創元推理文庫 A COOL BREEZE ON THE UNDERGROUND 東江 一紀 訳
ストリートキッズのニールは十一歳の時、財布を盗んだのが縁?でジョー・グレアムに拾われる。頭が良かったから、仕送りで十八世紀文学を大学で研究したりしている。キタリッジ家は、元海賊まがいだったが、後に銀行を経営、巨大な富を築いていた。今世紀はじめに一族のウイリアムは、顧客サービスの一環として困った顧客の問題を秘密裏に解決する朋友会なる機関を作りあげた。ジョーはこの朋友会の雇われ探偵だったのだ。ニールは学業に専念するかたわら、探偵に必要なあらゆる能力をたたき込まれる。
十九歳になったニールは、銀行会長イーサンから突然の呼び出しを受け、「上院議員チェイスは、次期大統領候補の指名を受ける予定になっている。しかしその娘アリーは放埒、同級生とロンドンにしけこんだあげく、姿をくらましてしまった。指名の日までに、探し出してほしい。」一切の面倒は、朋友会のニューヨーク支部長レヴァイアンが見ると言うのだが、どうもこいつはニールに敵意を抱いている様子。

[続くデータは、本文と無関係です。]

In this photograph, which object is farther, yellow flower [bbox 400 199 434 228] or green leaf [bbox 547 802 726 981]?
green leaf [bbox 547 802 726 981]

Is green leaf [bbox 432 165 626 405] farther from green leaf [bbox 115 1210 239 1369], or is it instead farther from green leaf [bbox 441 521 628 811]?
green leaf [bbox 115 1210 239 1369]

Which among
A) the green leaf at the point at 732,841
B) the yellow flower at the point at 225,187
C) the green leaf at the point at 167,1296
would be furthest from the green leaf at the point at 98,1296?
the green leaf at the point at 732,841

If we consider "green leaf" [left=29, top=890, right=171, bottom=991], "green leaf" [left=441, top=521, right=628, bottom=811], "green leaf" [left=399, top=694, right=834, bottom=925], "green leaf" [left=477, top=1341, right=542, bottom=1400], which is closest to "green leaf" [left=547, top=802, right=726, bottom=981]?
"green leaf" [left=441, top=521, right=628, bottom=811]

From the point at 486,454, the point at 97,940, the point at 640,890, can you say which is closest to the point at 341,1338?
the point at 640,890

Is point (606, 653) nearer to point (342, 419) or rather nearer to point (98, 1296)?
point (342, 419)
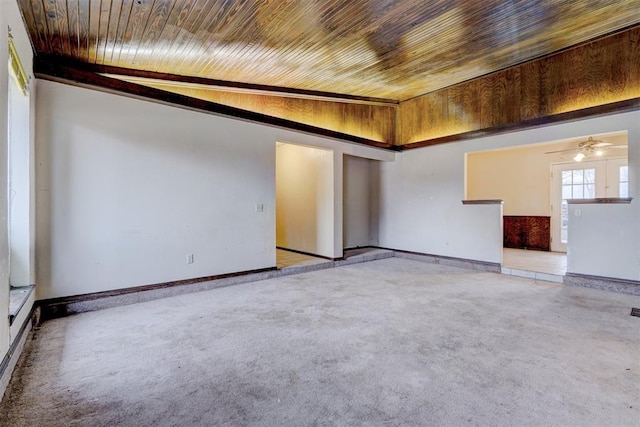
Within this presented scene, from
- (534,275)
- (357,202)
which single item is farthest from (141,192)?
(534,275)

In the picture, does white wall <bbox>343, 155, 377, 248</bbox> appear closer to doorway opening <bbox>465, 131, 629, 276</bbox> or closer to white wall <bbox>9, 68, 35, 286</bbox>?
doorway opening <bbox>465, 131, 629, 276</bbox>

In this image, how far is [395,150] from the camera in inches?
287

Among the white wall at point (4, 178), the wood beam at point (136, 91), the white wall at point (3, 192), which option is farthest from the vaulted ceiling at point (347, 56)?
the white wall at point (3, 192)

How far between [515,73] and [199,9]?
516 centimetres

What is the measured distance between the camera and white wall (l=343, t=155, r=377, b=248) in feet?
24.4

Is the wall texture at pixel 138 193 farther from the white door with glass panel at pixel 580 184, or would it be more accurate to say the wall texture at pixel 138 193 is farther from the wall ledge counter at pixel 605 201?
the white door with glass panel at pixel 580 184

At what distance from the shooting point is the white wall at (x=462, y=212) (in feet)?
14.2

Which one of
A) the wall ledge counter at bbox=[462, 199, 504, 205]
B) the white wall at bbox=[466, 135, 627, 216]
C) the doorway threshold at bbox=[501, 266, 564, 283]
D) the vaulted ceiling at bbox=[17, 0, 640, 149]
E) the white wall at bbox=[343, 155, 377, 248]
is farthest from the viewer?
the white wall at bbox=[343, 155, 377, 248]

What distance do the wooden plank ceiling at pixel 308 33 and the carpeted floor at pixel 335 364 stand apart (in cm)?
293

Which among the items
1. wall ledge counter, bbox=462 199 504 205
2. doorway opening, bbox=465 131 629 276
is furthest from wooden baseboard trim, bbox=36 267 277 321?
doorway opening, bbox=465 131 629 276

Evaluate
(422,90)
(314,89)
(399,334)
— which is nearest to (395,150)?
(422,90)

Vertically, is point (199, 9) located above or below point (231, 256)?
above

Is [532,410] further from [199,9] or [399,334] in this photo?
[199,9]

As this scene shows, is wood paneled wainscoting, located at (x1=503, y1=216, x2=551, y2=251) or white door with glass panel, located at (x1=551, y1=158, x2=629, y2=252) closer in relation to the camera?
white door with glass panel, located at (x1=551, y1=158, x2=629, y2=252)
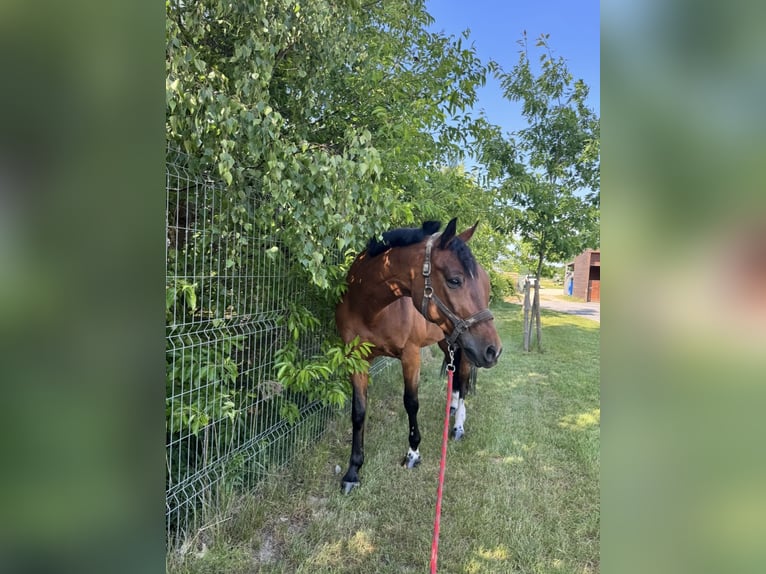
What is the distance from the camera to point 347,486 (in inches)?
111

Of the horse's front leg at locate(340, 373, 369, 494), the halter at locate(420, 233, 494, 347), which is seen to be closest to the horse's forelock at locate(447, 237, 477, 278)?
the halter at locate(420, 233, 494, 347)

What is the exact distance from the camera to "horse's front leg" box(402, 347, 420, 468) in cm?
322

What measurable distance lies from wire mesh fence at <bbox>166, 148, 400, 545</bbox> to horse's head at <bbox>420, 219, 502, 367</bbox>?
39.5 inches

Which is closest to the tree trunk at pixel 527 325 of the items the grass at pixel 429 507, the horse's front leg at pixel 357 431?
the grass at pixel 429 507

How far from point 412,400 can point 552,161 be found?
5200 millimetres

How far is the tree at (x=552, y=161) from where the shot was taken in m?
6.18

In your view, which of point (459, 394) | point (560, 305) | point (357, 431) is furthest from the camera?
point (560, 305)

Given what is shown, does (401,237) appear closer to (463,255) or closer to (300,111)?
(463,255)

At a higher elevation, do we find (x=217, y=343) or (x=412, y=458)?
(x=217, y=343)

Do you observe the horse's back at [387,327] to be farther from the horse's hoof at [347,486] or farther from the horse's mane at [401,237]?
the horse's hoof at [347,486]

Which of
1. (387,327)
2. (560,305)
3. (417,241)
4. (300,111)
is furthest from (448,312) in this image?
(560,305)
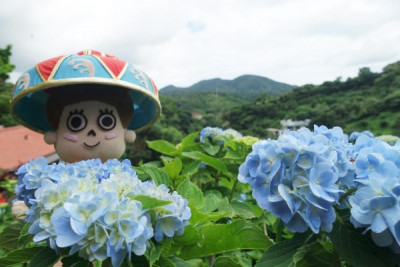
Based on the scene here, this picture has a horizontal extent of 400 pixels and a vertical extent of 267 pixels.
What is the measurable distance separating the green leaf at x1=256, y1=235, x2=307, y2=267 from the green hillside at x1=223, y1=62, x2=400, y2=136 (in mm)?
28165

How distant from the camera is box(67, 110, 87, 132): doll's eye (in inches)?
69.7

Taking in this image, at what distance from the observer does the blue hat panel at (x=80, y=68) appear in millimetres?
1514

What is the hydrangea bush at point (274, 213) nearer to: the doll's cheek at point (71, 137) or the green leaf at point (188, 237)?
the green leaf at point (188, 237)

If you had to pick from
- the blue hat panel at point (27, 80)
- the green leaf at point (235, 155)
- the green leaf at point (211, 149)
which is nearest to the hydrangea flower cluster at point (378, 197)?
the green leaf at point (235, 155)

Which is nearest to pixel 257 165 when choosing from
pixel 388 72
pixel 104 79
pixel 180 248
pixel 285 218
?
pixel 285 218

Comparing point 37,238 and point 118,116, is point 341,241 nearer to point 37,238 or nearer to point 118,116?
point 37,238

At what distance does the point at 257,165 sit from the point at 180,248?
9.7 inches

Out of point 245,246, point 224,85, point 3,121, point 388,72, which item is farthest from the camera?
point 224,85

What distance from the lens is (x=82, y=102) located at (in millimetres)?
1763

ロンドンにわたったニールは、長い張り込みの末、彼女が麻薬の売人コリンに捕まり、ヤク中毒でコリンの女になっているのを発見する。手下のクリスプの財布を盗んで、彼らに近づき仲間となる。「奇観本を持っている奴を知っている、それを転売して金を作り、ヘロインも扱うようにしよう。」と持ちかけ一万ドルを用意させる。「今が幸せ。」とコリンの術中に陥った彼女をようように説得して、その金と共に山の中の一軒家に逃避する。そして彼女の再生生活・・・。しかし聞いてみると彼女が家を出たのは、実は父親のチェイスに犯されたからと知る。その上彼は彼女を愛し始め、別の筋からは彼女はチェイスの実の子ではないとの情報も得て、連れ戻しに疑問を感じ始める。
期日がせまり、一旦はコリンに見つかるものの、二人はようようにしてロンドンを脱出、ニューヨークに行くと見せ掛けてロス・アンゼルスに到着し、二人だけの生活を考えた。しかしそこにはアリーの本当の父親が待っていた・・・。
文学をこよなく愛する元ストリートキッズ探偵、探偵社の一員で秘蔵っ子だから金はいくらでも使えるというニールのキャラクター設定が面白く、夢を感じさせる。非常にハードボイルドを感じさせるところと、アマチュアっぽい甘さを感じさせるところがうまくミックスされて独特の雰囲気を作り上げている。会話も非常に気が利いているが、日本人にはついて行きにくいところも多く、その上過激なようだ。